» ACTIVITY 1
In the lottery calculations post below, translate this sentence into Spanish: "The statistician worked out though that it was more cost effective to earn the income from his job than to work full-time beating the lottery."
» ACTIVITY 2
Turn the paragraph beginning "In fact, an economics argument" in the lottery calculations post below into a short bulleted list that keeps its main points.

(PASSAGE FOR REVIEW Opens)

September 11, 2013

# Lottery calculations

Even so often, one of the NZ lottery jackpots gets to be unusually large and we see an increasing stream of search engine hits from people looking for ways to win.

Via @mapcaptenor, here’s an analysis of the USA’s Powerball lottery, with the conclusion

The one sentence takeaway: no matter how big the jackpot gets, you should only buy Powerball tickets for their entertainment value.

In fact, an economics argument can get you this conclusion much more easily. All the facts you have about the lottery are available to pretty much anyone in the country, as is the opportunity to buy tickets. Unless you think you are one of the top handful of smartest investors in New Zealand, you should assume that other people will draw the same conclusion as you about whether it’s worth buying tickets. If you think it’s worth buying, so will quite a lot of other people, and collectively you’ll buy up enough tickets to ensure that the expected benefit falls to nearly zero.

Thomas Lumley (@tslumley) is Professor of Biostatistics at the University of Auckland. His research interests include semiparametric models, survey sampling, statistical computing, foundations of statistics, and whatever methodological problems his medical collaborators come up with. He also blogs at Biased and Inefficient See all posts by Thomas Lumley »

• Stephen McNeill

Which reminds me of the old saying: Your chances of winning Lotto are only marginally improved by buying a ticket. Sigh!

• megan pledger

Andrew Gelman pointed to an interesting article about a statistician, Mohan Srivastava, working out how to beat an Ontario “scratchie” lotterie.
http://andrewgelman.com/2011/02/06/statistician_cr/
and
http://www.wired.com/magazine/2011/01/ff_lottery/all/1

The statistician worked out though that it was more cost effective to earn the income from his job than to work full-time beating the lottery.

• Nick Iversen

The economic argument falls down when you consider real life humans (or monkeys) rather than rational economic ones.

A bizarre example: http://www.pnas.org/content/early/2013/09/04/1308718110

This is a study of economic decisions made by thirsty monkeys.

• Thomas Lumley

Nick,

No, the argument doesn’t fall down, because it is sufficient to have just a few people in the country who assess the problem as a rational investment opportunity. There’s no need for most people to do so.

(PASSAGE FOR REVIEW Closes)
(DATA Opens)

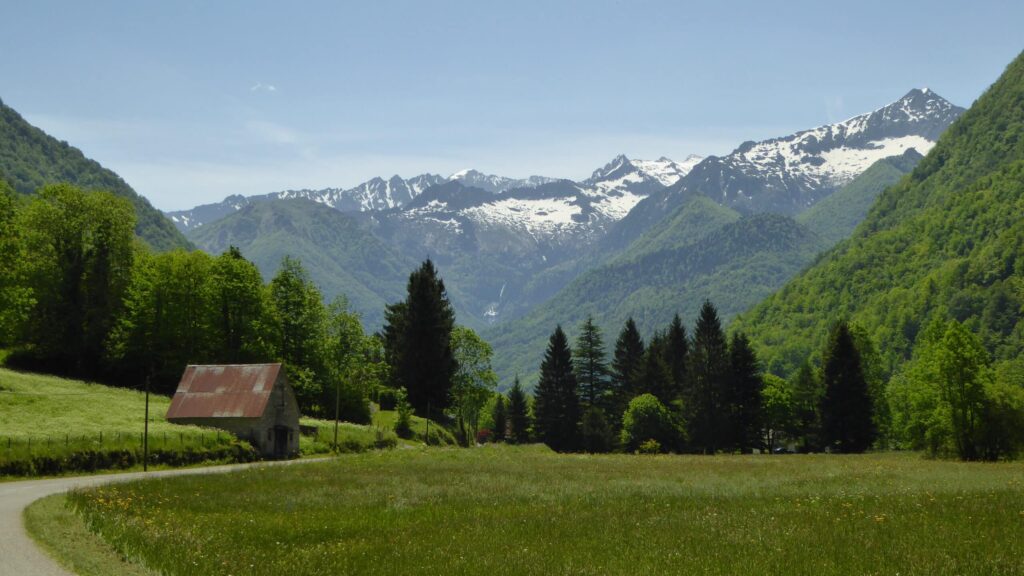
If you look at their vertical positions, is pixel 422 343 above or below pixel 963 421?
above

(DATA Closes)
(DATA Opens)

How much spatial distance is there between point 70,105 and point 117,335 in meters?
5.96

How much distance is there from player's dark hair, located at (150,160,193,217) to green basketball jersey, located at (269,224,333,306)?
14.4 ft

(DATA Closes)

» TASK OUTPUT 1
Sin embargo, el estadístico calculó que le resultaba más rentable obtener los ingresos de su trabajo que dedicarse a tiempo completo a ganarle a la lotería.

» TASK OUTPUT 2
- An economics argument reaches the same conclusion more easily: lottery tickets are worth buying only for entertainment.
- Nearly everyone in the country has the same facts about the lottery and the same chance to buy tickets.
- Unless you are one of the handful of smartest investors in New Zealand, assume that others will reach the same conclusion as you about whether tickets are worth buying.
- If you decide buying is worthwhile, many others will too, and together you will buy enough tickets to push the expected benefit close to zero.